Cet article a été rédigé par Gabriel Plassat (Fabrique des Mobilités) et publié initialement sur le blog de la Fabrique des Mobilités, mis à disposition sous licence CC BY 4.0.
Inspirer et faire alliance permet d’être plus fort, d’aller plus vite, avec moins de ressource. Dans un monde Vulnérable, Incertain, Complexe et surtout Ambigu, encore faut-il savoir le faire. Cet article est la suite du N°1.
Les objets liens
Les principales caractéristiques de l’objet lien sont la réflexivité (il permet à la communauté de se voir faire et progresser collectivement), l’angularité (il se présente pour que chaque acteur puisse exprimer son potentiel, individuellement), l’adhésion (il conduit les acteurs à collaborer autour de lui et à inviter d’autres acteurs) et la capitalisation (il progresse et s’améliore lui-même ou les parties prenantes).
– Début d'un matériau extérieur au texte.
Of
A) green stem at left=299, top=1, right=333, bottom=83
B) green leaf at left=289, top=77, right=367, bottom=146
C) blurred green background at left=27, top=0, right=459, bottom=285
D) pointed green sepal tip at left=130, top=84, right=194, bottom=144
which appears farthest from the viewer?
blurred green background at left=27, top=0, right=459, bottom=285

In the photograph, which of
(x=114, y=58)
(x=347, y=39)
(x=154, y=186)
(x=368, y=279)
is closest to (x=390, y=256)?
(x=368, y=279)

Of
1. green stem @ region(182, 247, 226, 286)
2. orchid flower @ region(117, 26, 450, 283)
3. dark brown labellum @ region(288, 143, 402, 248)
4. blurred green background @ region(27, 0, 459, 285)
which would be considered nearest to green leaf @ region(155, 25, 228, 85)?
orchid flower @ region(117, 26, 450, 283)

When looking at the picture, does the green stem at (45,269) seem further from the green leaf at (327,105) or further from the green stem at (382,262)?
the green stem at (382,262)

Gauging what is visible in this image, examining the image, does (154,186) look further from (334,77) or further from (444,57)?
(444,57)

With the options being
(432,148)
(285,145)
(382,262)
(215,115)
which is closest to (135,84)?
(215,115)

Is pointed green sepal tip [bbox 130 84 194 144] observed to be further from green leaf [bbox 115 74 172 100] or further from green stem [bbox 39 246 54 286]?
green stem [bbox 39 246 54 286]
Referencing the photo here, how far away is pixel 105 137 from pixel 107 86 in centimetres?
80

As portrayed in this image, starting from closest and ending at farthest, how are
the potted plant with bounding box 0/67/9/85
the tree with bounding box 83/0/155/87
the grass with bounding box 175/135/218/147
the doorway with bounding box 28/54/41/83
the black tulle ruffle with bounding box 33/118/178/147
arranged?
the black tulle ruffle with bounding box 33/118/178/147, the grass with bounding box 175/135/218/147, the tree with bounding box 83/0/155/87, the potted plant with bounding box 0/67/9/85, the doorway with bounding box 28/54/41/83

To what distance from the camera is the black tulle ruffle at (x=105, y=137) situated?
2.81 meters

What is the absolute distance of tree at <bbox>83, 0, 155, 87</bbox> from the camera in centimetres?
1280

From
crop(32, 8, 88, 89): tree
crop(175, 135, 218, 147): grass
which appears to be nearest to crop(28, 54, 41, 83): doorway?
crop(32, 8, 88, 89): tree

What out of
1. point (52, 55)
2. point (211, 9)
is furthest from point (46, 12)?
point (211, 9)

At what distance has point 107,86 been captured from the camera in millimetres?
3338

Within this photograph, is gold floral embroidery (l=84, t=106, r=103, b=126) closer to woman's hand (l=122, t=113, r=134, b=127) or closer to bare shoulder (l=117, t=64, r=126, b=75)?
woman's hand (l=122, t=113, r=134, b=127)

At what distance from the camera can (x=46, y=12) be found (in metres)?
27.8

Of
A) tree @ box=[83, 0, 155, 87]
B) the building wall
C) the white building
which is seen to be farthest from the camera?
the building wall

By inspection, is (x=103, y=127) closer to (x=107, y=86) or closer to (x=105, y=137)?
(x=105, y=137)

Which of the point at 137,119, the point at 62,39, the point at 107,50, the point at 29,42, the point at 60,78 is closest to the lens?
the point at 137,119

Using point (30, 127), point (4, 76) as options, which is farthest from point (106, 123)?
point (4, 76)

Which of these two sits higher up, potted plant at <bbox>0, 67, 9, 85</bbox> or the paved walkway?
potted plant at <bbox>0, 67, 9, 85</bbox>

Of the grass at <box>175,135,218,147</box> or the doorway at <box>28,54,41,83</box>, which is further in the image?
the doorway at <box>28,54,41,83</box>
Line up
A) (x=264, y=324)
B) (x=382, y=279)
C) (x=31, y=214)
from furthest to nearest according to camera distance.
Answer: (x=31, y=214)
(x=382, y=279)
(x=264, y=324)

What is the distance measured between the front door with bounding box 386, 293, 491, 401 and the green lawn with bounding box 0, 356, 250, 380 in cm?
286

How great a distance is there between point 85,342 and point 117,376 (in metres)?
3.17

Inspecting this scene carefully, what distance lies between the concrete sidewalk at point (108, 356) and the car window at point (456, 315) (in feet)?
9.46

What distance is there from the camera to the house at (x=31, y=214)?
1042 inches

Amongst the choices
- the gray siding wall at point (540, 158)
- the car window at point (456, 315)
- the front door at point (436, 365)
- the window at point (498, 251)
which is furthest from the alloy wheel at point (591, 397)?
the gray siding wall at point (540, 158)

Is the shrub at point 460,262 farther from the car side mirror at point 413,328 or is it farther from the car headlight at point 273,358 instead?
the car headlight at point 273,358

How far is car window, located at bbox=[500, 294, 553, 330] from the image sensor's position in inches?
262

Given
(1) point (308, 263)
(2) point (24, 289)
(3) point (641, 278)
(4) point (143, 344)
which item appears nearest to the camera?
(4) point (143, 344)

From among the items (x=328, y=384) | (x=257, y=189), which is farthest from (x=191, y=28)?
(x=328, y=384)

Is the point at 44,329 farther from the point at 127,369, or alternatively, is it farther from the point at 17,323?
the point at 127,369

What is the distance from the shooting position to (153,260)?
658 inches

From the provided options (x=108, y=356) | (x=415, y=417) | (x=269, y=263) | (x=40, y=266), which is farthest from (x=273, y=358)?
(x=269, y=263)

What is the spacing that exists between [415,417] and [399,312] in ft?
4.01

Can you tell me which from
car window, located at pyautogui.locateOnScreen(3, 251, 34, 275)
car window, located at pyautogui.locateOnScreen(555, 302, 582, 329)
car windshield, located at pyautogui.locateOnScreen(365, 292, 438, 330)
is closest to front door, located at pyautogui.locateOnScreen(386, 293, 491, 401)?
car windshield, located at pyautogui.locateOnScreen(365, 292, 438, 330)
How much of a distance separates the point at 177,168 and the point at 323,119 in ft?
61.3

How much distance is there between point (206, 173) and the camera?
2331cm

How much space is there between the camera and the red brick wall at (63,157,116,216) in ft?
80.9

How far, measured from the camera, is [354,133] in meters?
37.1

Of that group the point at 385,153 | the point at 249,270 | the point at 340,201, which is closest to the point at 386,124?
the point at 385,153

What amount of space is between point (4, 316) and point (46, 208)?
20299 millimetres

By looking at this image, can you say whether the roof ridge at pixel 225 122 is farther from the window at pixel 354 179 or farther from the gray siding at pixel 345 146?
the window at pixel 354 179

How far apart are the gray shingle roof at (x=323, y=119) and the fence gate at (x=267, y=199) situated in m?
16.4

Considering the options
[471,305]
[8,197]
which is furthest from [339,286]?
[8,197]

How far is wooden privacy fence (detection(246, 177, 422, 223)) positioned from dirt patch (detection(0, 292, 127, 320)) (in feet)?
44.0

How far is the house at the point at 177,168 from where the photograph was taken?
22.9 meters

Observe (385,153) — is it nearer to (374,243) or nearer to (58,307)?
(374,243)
Les objets liens sont essentiels dans des écosystèmes industriels pour augmenter les frictions et les interactions, faire émerger des projets. En introduisant des objets liens ouverts et documentés, les barrières à l’entrée s’abaissent pour les nouveaux venus. Il devient plus simple et rapide de tester son idée auprès de ses pairs en s’appuyant sur ces ressources. En théorie, nous devrions veiller à une totale « équipotentialité » d’accès : toute personne motivée devrait pouvoir accéder à toutes les ressources. Chacun peut alors s’inviter dans les communautés qui l’intéressent, y contribuer et produire à son tour. Plus les objets liens sont ouverts, plus ils peuvent être utilisés donc renforcés et améliorés, augmentant à leur tour leurs attractivités.
Progressivement, les objets liens et le dispositif associé qui en facilite l’usage deviennent une plateforme contributive.
La Fabrique devient une plateforme qui fonctionne en offrant des ressources, qui capte une partie des externalités générées par l’activité des acteurs sur la plateforme, mais qui les redonne aux mêmes acteurs sous la forme de nouveaux objets liens et de contenus.
« L’utilisation de la ressource partagée par les membres d’un commun numérique est anti-rivale. La non-rivalité induit que l’utilisation de la ressource par un individu n’empêche pas son semblable d’en profiter, tandis que l’anti-rivalité signifie que les Individus utiliseront d’autant plus la ressource qu’elle est déjà utilisée ». Pour H.Verdier, les communs constituent un contre-pouvoir performant face aux plateformes numériques dominantes et des alliés pour les Etats.
Nous pensons aussi que ces mêmes mécanismes s’appliquent pour les écosystèmes industriels que le numérique transforme aujourd’hui (lire E.Musk as a Platform). En créant des espaces protégés et neutres comme autant de jardins à la fois ouverts et fermés, les pouvoirs publics accompagnent ainsi l’émergence d’une multitude de communautés et d’objets liens (données, logiciels et matériels) tout en amplifiant les contributions qui s’y déroulent.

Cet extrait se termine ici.